***** KUTIPAN TEKS
Welcome to Ilyas' Site

Wednesday, August 19, 2009

PUASA DAN SENSE OF SOLIDARITY

Rasulullah SAW. Bersabda: “barang siapa berpuasa di bulan ramadhan dengan penuh keimanan dan kesadaran (mengharap pahala), diampunilah dosa-dosa terdahulu (HR. Bukhori, Muslim, Abu Daud, at-Tirmidzi, an-Nasa’i dan Ahmad).
***
Kehidupan manusia tiap saat selalu berbenturan dan berelasi dengan unsur positif dan negatif. Relasi yang pertama (positif) mengartikan dan membawa pada keberuntungan bagi pelakunya. Akan tetapi relasi yang kedua (negatif) akan menjadi penghambat perjalanan spritual manusia untuk menuju Rabb, Sang penciptanya. Kejelekan ini akan meniscayakan sebuah perubahan dan pencerahan kembali (re-enlighment) bagi manusia dengan melakukan tapabrata. Yang dalam bahasa agama tapabrata dalam bulan Ramadhan disebut shaum (puasa).
**********
PETUNJUK PENGERJAAN
Menurut kutipan teks tentang puasa, apa sebutan bagi tapabrata dalam bulan Ramadhan dalam bahasa agama?
***** DATA YANG DIBERIKAN
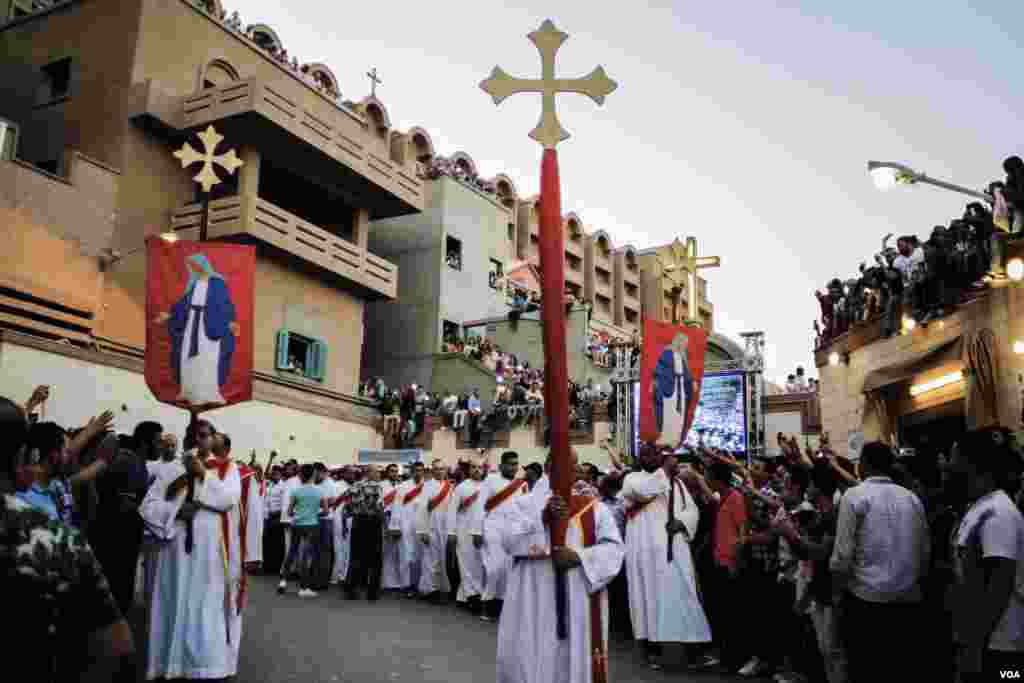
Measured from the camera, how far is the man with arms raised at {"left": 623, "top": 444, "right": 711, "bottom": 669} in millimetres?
8336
**********
JAWABAN SOAL
Shaum (puasa).